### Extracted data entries
<<<<
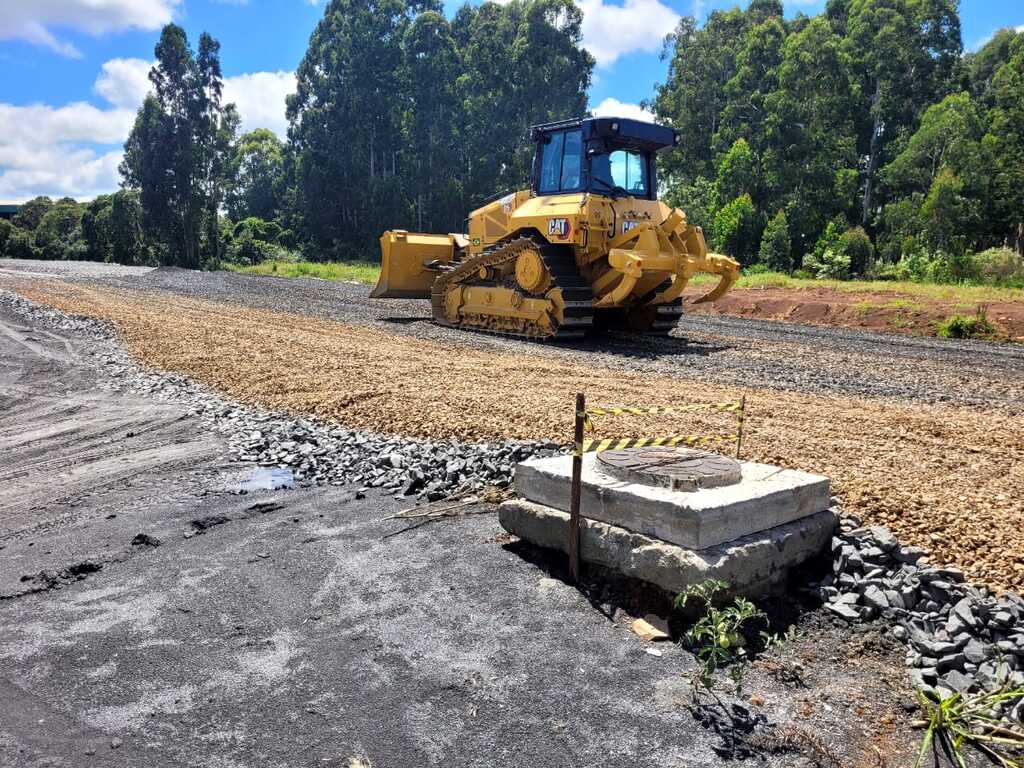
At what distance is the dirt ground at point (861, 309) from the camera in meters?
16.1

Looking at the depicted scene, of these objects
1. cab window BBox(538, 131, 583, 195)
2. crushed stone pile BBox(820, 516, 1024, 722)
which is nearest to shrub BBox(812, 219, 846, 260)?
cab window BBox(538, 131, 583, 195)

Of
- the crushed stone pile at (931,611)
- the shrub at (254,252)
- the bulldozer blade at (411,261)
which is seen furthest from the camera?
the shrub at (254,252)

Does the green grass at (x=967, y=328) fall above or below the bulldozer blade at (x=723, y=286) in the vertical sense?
>>>>
<<<<
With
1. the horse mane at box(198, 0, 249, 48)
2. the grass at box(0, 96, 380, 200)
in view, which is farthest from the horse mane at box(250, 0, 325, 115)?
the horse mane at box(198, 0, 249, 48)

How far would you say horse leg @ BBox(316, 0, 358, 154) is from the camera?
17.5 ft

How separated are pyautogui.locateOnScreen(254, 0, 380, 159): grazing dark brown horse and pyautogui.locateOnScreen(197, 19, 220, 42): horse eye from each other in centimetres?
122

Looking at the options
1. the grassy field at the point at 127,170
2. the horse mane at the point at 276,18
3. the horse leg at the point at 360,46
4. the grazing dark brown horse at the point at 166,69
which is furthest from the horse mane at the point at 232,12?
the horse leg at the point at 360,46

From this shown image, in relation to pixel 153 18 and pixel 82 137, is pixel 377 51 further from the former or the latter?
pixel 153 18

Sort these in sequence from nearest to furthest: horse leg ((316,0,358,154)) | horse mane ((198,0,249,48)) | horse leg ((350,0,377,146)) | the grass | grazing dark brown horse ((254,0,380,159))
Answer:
>>>>
### Prompt
Edit the rows starting at the line that contains "At what distance" and ending at the line that contains "Does the green", changing "bulldozer blade" to "excavator bucket" and leaving all else as it is. Give back only those lines.

### Task response
At what distance is the dirt ground at point (861, 309) from the camera in meters?
16.1

Looking at the depicted scene, of these objects
1. cab window BBox(538, 131, 583, 195)
2. crushed stone pile BBox(820, 516, 1024, 722)
which is nearest to shrub BBox(812, 219, 846, 260)?
cab window BBox(538, 131, 583, 195)

Of
- the crushed stone pile at (931,611)
- the shrub at (254,252)
- the excavator bucket at (411,261)
which is seen furthest from the camera?
the shrub at (254,252)

Does the green grass at (x=967, y=328) fall above or below the excavator bucket at (x=723, y=286) in the vertical sense?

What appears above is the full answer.